Par Cadfael
Les territoires énormes du Sahara occidental (266.000 km2), délimités par le Maroc, l’Algérie et la Mauritanie comptent parmi les régions les plus arides et inhospitalières de la planète. Après la signature d’un accord tripartite en 1975 entre le gouvernement du général Franco, la puissance coloniale d’un côté et le Maroc et la Mauritanie en tant qu’héritiers historiques de l’autre côté, le transfert des territoires qui s’ensuivra, ouvrira un long pèlerinage diplomatique vers une solution acceptable.
Des terres arides et riches
Un projet d’un referendum d’autodétermination sous l’égide des Nations unies lancé par Madrid en 1974, sera enterré après des protestations marocaines qui prendront la forme d’une « marche verte » en faveur du retour des provinces du Sahara vers Rabat. Elle réunira 350.000 « volontaires ». Le Maroc occupera les deux tiers nord et la Mauritanie les provinces du Sud. Les Espagnols quittent les lieux en rapatriant leurs morts. Les vastes étendues de sable et de pierre du Sahara recèlent des richesses naturelles colossales dont les plus importants gisements de phosphates de la planète, 1200 kilomètres de côtes très poissonneuses ainsi qu’une nappe phréatique souterraine de la taille des trois quarts de la France. Les spécialistes parlent également d’importantes réserves de fer, titane, vanadium, manganèse, pierres précieuses et de pétrole, sujets sur lesquels Rabat reste muet.

···

*TÂCHES DEMANDÉES*.
A) D'après le passage sur le Sahara occidental, combien de « volontaires » la marche verte a-t-elle réunis ?
B) Quelles réserves les spécialistes évoquent-ils dans le passage sur le Sahara occidental ? Donnez-les toutes.
C) Recopiez la partie du passage cité qui s'ouvre sur les mots contenant « Par Cadfael » et se termine par « une solution acceptable. ».

···

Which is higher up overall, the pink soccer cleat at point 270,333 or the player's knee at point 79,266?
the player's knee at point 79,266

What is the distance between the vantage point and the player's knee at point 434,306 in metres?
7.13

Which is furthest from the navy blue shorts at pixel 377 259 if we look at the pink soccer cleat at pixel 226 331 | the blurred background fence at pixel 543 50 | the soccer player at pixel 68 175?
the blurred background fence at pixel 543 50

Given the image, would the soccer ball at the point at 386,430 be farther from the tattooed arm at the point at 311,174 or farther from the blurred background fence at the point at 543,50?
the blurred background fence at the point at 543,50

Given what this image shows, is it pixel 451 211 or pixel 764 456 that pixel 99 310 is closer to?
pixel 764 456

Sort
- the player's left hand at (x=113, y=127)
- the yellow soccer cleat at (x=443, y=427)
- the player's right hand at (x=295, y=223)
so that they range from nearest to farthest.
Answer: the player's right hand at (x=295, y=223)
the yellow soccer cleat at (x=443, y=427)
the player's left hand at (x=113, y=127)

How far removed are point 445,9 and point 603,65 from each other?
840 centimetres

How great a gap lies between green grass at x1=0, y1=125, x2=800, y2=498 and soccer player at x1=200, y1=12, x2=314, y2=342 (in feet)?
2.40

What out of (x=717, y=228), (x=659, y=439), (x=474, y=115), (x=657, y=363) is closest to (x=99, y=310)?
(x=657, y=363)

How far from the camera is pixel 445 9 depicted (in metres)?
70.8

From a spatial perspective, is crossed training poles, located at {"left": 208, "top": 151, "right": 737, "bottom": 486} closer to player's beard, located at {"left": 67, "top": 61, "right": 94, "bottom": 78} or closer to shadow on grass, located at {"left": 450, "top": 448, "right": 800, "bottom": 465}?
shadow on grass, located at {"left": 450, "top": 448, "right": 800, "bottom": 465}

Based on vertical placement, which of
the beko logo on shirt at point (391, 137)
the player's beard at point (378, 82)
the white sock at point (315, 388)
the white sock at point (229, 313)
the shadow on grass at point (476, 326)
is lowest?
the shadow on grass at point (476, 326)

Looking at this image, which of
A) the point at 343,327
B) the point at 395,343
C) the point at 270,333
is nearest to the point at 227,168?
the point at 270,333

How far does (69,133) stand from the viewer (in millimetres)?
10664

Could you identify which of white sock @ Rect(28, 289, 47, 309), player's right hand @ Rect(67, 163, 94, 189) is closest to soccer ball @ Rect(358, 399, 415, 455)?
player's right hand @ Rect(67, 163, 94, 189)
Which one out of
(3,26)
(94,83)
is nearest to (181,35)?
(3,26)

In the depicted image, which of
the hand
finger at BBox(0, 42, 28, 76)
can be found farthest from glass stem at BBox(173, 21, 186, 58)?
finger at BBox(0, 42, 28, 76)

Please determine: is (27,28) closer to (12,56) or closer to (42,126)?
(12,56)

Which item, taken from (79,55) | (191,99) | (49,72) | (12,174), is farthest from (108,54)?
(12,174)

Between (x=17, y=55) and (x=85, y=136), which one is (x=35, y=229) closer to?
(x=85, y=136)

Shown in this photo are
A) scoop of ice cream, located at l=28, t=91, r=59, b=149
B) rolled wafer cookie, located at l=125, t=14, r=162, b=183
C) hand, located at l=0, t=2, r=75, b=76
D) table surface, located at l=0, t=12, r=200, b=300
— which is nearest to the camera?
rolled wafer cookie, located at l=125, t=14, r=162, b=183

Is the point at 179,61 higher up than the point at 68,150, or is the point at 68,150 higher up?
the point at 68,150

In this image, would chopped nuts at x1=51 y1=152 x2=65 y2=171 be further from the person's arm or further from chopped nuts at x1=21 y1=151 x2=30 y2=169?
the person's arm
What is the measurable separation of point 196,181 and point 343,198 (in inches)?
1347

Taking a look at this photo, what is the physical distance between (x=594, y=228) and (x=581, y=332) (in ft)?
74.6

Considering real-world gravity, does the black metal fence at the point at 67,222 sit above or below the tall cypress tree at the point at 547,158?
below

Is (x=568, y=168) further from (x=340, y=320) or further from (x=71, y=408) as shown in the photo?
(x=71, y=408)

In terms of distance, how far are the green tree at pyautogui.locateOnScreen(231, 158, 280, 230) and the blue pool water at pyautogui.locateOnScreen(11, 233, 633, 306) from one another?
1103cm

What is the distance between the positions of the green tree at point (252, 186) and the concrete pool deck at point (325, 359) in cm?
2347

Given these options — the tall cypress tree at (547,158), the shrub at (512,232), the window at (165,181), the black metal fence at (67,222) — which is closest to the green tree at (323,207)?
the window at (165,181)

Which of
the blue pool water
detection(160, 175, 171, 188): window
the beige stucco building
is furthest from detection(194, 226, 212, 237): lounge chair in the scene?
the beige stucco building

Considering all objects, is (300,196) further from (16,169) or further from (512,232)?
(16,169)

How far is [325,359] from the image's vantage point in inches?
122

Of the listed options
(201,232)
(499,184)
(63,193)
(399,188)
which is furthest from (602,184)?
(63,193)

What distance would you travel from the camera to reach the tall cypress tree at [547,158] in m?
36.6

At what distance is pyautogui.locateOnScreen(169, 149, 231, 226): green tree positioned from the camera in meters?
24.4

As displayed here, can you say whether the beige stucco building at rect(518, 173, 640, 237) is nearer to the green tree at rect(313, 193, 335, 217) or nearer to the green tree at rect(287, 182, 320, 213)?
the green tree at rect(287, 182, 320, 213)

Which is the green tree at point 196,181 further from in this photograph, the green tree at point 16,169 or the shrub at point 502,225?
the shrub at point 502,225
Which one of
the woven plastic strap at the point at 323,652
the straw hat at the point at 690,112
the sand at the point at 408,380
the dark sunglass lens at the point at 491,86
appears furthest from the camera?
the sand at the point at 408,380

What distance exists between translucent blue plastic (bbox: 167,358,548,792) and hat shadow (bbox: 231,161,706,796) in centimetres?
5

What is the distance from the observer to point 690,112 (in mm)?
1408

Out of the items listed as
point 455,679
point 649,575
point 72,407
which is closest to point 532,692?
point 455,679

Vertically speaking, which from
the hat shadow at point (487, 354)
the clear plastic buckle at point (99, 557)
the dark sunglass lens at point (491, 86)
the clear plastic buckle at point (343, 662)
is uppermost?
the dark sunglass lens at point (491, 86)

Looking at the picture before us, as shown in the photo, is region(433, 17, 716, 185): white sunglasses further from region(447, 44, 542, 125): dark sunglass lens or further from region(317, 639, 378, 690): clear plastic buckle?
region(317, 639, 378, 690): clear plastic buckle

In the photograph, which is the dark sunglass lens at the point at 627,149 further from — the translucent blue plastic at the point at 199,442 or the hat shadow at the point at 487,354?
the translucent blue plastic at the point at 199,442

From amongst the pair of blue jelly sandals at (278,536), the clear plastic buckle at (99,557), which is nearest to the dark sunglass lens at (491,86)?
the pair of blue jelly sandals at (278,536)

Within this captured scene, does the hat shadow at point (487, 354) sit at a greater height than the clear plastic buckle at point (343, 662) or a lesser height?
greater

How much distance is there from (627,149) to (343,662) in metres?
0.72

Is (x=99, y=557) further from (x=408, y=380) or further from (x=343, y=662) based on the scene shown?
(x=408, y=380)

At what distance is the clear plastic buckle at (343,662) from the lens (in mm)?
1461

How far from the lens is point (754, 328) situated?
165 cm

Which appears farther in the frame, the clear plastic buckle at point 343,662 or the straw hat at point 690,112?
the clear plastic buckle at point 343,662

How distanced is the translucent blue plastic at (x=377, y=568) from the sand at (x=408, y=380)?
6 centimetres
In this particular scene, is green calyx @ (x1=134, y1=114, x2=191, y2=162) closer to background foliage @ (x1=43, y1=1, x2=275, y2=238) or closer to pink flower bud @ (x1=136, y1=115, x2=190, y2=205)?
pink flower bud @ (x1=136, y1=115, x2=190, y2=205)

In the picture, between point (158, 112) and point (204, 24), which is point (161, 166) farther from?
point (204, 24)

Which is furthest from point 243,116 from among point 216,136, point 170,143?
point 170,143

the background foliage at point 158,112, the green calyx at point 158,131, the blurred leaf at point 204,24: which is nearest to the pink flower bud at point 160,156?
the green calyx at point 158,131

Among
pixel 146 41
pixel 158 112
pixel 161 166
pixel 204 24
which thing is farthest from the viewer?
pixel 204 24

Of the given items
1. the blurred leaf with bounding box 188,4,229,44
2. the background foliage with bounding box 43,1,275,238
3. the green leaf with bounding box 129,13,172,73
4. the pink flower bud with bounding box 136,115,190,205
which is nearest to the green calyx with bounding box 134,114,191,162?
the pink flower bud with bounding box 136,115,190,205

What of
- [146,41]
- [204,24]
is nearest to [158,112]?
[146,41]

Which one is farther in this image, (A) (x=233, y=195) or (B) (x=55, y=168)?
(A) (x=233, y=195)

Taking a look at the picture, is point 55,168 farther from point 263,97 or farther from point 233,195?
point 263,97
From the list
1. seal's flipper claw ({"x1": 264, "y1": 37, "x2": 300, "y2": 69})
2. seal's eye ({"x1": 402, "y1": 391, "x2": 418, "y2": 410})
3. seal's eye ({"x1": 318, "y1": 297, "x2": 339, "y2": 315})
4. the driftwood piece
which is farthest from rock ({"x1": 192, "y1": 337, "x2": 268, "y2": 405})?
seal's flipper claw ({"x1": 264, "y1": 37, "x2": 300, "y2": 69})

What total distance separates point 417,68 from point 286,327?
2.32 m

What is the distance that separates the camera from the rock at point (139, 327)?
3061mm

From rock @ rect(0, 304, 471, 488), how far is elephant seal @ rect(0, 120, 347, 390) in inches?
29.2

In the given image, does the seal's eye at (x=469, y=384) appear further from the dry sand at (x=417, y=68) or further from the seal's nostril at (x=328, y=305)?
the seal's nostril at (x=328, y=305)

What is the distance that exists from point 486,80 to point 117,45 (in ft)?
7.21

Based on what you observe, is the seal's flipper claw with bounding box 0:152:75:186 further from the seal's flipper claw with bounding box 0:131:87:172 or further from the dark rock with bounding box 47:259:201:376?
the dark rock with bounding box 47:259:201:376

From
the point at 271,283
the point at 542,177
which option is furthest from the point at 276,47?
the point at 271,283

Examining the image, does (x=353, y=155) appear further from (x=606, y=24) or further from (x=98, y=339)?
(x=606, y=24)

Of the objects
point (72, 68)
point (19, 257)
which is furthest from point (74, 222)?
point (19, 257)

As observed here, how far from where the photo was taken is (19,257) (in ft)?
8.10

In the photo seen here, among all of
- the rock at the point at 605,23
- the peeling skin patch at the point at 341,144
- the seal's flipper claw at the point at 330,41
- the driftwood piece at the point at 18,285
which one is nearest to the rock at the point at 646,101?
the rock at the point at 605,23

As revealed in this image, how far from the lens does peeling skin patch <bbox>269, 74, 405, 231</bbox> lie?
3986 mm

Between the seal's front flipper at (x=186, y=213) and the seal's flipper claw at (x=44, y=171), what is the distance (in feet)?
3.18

···

*SOLUTIONS DES EXERCICES*.
A) 350.000 « volontaires ».

B) Fer, titane, vanadium, manganèse, pierres précieuses et pétrole.

C)
Par Cadfael
Les territoires énormes du Sahara occidental (266.000 km2), délimités par le Maroc, l’Algérie et la Mauritanie comptent parmi les régions les plus arides et inhospitalières de la planète. Après la signature d’un accord tripartite en 1975 entre le gouvernement du général Franco, la puissance coloniale d’un côté et le Maroc et la Mauritanie en tant qu’héritiers historiques de l’autre côté, le transfert des territoires qui s’ensuivra, ouvrira un long pèlerinage diplomatique vers une solution acceptable.